STAYGREEN, STAY HEALTHY: a loss-of-susceptibility mutation in the STAYGREEN gene provides durable, broad-spectrum disease resistances for over 50 years of U.S. cucumber production

Authors: WANG, Y - University Of Wisconsin; TAN, JY - University Of Wisconsin; WU, ZM - University Of Wisconsin; VANDENLANGENBERG, K - North Carolina State University; WEHNER, TC - North Carolina State University; WEN, CL - Beijing Academy Of Agricultural Sciences; ZHENG, XY - Magnum Seeds Inc; OWENS, K - Magnum Seeds Inc; THORNTON, A - Harris Moran Seed Company; BANG, HH - Harris Moran Seed Company; HOEFT, E - Harris Moran Seed Company; KRAAN, PAG - Bayer Crop Sciences, Germany; SUELMANN, J - Bayer Crop Sciences, Germany; PAN, JS - University Of Wisconsin; Weng, Yiqun

Submitted to: New Phytologist
Publication Type: Peer Reviewed Journal
Publication Acceptance Date: 6/13/2018
Publication Date: 7/19/2018
Citation: Wang, Y., Tan, J., Wu, Z., Vandenlangenberg, K., Wehner, T., Wen, C., Zheng, X., Owens, K., Thornton, A., Bang, H., Hoeft, E., Kraan, P., Suelmann, J., Pan, J., Weng, Y. 2018. STAYGREEN, STAY HEALTHY: a loss-of-susceptibility mutation in the STAYGREEN gene provides durable, broad-spectrum disease resistances for over 50 years of U.S. cucumber production. New Phytologist. 221:415-430. https://doi.org/10.1111/nph.15353.
DOI: https://doi.org/10.1111/nph.15353

Interpretive Summary: Development of varieties with multiple disease resistances is always a goal for plant breeders. In reality, resistances to different pathogens are controlled by different genes, which makes breeding work more challenging. One category of disease resistance genes called loss-of-susceptible resistance gene, is ideal, in which a single gene often contributes to resistance to multiple pathogens. Very few such genes have been identified in some cereal crops. In cucumber, the Gy14 cucumber has been known to be resistant against the downy mildew (DM, an oomycyte pathogen), angular leaf spot (ALS, a bacterial pathogen) and the anthracnose (AR, a fungal pathogen) pathogens, but the underlying molecular mechanisms are unknown. In this study, we conducted QTL mapping for the disease resistances in Gy14 and further map-based cloning identified a candidate gene for the three resistances. We show that the triple-disease resistances in Gy14 were controlled by the cucumber STAYGREEN gene, which plays an important regulatory role in the chlorophyll degradation pathway. We found that the durable, broad-spectrum disease resistance in cucumber is due to loss-of-susceptibility mutation in the STAYGREEN gene. From this study, we found a novel function of the highly conserved STAYGREEN gene in plants. Molecular markers developed from this study have been successfully used in cucumber breeding for the DM and anthroacnose resistances by commercial breeding programs.

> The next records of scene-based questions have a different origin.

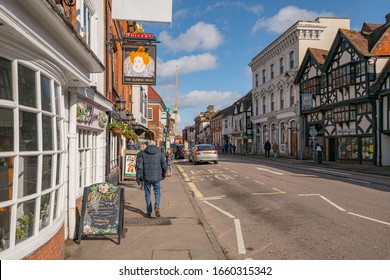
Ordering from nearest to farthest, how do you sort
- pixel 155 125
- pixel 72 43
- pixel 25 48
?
pixel 25 48, pixel 72 43, pixel 155 125

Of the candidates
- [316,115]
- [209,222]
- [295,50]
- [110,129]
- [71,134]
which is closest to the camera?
[71,134]

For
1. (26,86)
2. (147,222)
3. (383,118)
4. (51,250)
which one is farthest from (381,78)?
(26,86)

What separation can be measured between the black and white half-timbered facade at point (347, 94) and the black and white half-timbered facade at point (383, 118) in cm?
34

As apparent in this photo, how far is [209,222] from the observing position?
24.7 ft

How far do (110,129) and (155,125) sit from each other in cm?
3563

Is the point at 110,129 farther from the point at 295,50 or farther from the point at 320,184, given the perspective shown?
the point at 295,50

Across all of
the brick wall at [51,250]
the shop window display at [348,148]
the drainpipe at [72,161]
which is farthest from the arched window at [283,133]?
the brick wall at [51,250]

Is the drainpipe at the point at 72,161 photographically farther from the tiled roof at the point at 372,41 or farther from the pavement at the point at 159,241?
the tiled roof at the point at 372,41

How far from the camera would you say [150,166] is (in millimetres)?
7648

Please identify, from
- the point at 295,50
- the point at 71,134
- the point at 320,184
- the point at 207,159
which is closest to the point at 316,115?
the point at 295,50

Technical Abstract: 1. The Gy14 cucumber (Cucumis sativus L.) is resistant against the oomyceteous downy mildew (DM), bacterial angular leaf spot (ALS) and fungal anthracnose (AR) pathogens, but the underlying molecular mechanisms are unknown. 2. QTL mapping for the disease resistances in Gy14 and further map-based cloning identified a candidate gene for the resistant loci, which was validated and functionally characterized by spatial-temporal gene expression profiling, allelic diversity and phylogenetic analysis, as well as local association studies. 3. We show that the triple-disease resistances in Gy14 were controlled by the cucumber STAYGREEN (CsSGR) gene. A SNP in the coding region resulted in a nonsynonymous amino acid substitution in the CsSGR protein, and thus disease resistance. Genes in the chlorophyll degradation pathway showed differential expression between resistant and susceptible lines in response to pathogen inoculation. The causal SNP was significantly associated with disease resistances in natural and breeding populations. The resistance allele has undergone selection in cucumber breeding. 4. The durable, broad-spectrum disease resistance is due to loss-of-susceptibility mutation of CsSGR. Likely, this is achieved through inhibition of reactive oxygen species over-accumulation and phytotoxic catabolite over-buildup in the chlorophyll degradation pathway. The CsSGR-mediated host resistance represents a novel function of this highly conserved gene in plants.